John Wilcock

Other Scenes

PONDICHERRY, India—The heart and soul of Pondicherry is the Sri Aurobindo Ashram, focal point for pilgrims not only from India but from all parts of the world. It is an unusual ashram in the sense that its buildings are spread all over the town and some of its businesses provide employment and services for other residents of Pondicherry.

It includes, for example, its own laundry, perfumery, printing press and travel agency as well as bakery, tailors, furniture factory, oil mill and handmade paper workshop.

Right on the town’s major square is a building containing the ashram’s central kitchen and there each day almost everybody who wants a meal can drop by between 11:15 am and 12:30 pm and line up for a simple vegetarian lunch sitting crosslegged on the floor to eat stainless steel bowls full of rice, curry, yoghurt, bread and fruit. Theoretically non-members are supposed to contribute but nobody presses for the donation.

Sri Aurobindo, born in Calcutta on August 15, 1872 (a Leo) was educated at Cambridge, England, and as a writer and revolutionary became involved in the extremist wing of the Indian Independence Movement early in the century. Jailed by the British for his involvement in a bomb plot (1908) he studied yoga and meditation during his year in prison and by 1910 was in Pondicherry continuing his silent divinations and rejecting political overtures from the increasingly active independence parties.

Four years later a remarkable French woman arrived in this little, French town just south of Madras on India’s east coast and fell immediately under his spell. She returned to France later in the year but came back to Pondicherry in 1920, married Aurobindo and since 1926 has been in complete charge of the ashram and all its activities under the name of “the Mother.”

Everybody connected with the ashram in any way, and many of the other people in the town, refer to her reverently in this way and in so far as any problems or doubts arise it is confidently assumed by all that “the Mother” will solve them.

In the ashram’s main building, on Rue d’Orleans, which also houses the reception center, is Sri Aurobindo’s grave, always covered with flowers and surrounded by meditative disciples, and a framed portrait of both himself and the Mother, both looking about 40 years old and wearing halos.

Sri Aurobindo, after a productive life of writing and inspiration, died on Dec. 5, 1950; the Mother, who lives more or less in seclusion, is now 91 having been born (a Pisces!) on Feb. 21, 1878.

Four times each year—on Feb. 21, April 24, Aug. 15, and Nov. 24—the Mother appears on her balcony and gives general darshen (a sort of papal blessing) to the assembled crowds, who come from all over the world for the occasion. The rest of the time she utters her pronouncements and preferences indirectly, preferring to make her decisions on new applicants, appointments, etc. by studying photographs of would-be adherents. Theoretically ashram members are entitled to a personal audience with the Mother on their individual birthdays.

——

■ **Exercise set**:
**1.** Copy from the Pondicherry article the passage starting with "John Wilcock" and going on through "handmade paper workshop.".
**2.** According to the Pondicherry article, between what times can people line up for lunch at the ashram's central kitchen?
**3.** Translate this sentence from the Pondicherry article into Spanish: "Theoretically non-members are supposed to contribute but nobody presses for the donation."

Records from a spatial question set

——

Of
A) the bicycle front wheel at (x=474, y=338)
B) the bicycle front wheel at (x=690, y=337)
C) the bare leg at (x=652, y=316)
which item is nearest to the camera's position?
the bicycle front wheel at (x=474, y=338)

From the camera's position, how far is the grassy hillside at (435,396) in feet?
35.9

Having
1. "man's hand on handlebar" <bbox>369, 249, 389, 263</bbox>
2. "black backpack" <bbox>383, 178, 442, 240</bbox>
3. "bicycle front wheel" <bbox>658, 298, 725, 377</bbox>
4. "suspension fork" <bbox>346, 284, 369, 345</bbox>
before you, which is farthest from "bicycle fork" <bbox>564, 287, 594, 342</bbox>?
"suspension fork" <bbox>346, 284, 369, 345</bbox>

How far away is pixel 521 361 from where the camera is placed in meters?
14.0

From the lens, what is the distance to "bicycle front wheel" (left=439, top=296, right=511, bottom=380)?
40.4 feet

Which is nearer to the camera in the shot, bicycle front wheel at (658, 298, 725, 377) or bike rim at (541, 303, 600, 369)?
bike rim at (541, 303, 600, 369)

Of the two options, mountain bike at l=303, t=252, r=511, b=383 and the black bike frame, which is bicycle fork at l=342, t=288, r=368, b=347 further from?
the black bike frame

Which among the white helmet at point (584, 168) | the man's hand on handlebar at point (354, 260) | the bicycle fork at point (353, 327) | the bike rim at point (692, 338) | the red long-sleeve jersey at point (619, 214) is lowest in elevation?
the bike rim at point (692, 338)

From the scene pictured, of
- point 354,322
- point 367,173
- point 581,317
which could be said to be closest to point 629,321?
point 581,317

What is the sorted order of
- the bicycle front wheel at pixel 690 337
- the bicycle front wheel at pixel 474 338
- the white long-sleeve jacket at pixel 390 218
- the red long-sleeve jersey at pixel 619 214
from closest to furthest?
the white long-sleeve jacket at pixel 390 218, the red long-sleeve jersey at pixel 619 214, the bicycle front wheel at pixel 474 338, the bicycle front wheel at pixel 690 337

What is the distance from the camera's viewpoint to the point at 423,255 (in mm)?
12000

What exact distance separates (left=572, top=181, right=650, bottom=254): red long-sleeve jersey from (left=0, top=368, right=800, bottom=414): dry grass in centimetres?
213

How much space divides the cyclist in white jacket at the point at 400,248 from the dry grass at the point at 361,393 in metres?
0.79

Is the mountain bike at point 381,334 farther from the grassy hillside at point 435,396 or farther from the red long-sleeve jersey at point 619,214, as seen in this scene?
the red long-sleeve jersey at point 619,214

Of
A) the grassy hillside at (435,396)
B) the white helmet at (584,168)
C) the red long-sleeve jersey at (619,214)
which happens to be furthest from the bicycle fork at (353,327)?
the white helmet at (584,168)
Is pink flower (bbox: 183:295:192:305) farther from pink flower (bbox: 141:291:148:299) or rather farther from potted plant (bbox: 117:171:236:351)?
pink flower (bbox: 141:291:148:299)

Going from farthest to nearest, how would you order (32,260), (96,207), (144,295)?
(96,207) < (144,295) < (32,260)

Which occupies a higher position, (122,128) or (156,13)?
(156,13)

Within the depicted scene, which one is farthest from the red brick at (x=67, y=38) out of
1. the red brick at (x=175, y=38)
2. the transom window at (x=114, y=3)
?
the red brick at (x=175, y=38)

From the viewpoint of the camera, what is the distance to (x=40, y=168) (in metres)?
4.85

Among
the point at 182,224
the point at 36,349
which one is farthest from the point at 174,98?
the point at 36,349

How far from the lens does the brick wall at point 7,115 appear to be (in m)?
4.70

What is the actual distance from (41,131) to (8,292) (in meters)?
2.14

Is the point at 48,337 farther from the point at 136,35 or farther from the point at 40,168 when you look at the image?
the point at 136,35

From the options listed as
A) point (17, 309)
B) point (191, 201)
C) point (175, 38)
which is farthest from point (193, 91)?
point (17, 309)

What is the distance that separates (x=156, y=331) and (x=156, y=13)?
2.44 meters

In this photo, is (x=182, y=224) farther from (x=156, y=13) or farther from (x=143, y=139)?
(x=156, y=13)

——

■ **Task-by-task outputs**:
**1.**
John Wilcock

Other Scenes

PONDICHERRY, India—The heart and soul of Pondicherry is the Sri Aurobindo Ashram, focal point for pilgrims not only from India but from all parts of the world. It is an unusual ashram in the sense that its buildings are spread all over the town and some of its businesses provide employment and services for other residents of Pondicherry.

It includes, for example, its own laundry, perfumery, printing press and travel agency as well as bakery, tailors, furniture factory, oil mill and handmade paper workshop.

**2.** Between 11:15 am and 12:30 pm.

**3.** En teoría, los que no son miembros deben contribuir, pero nadie insiste en el donativo.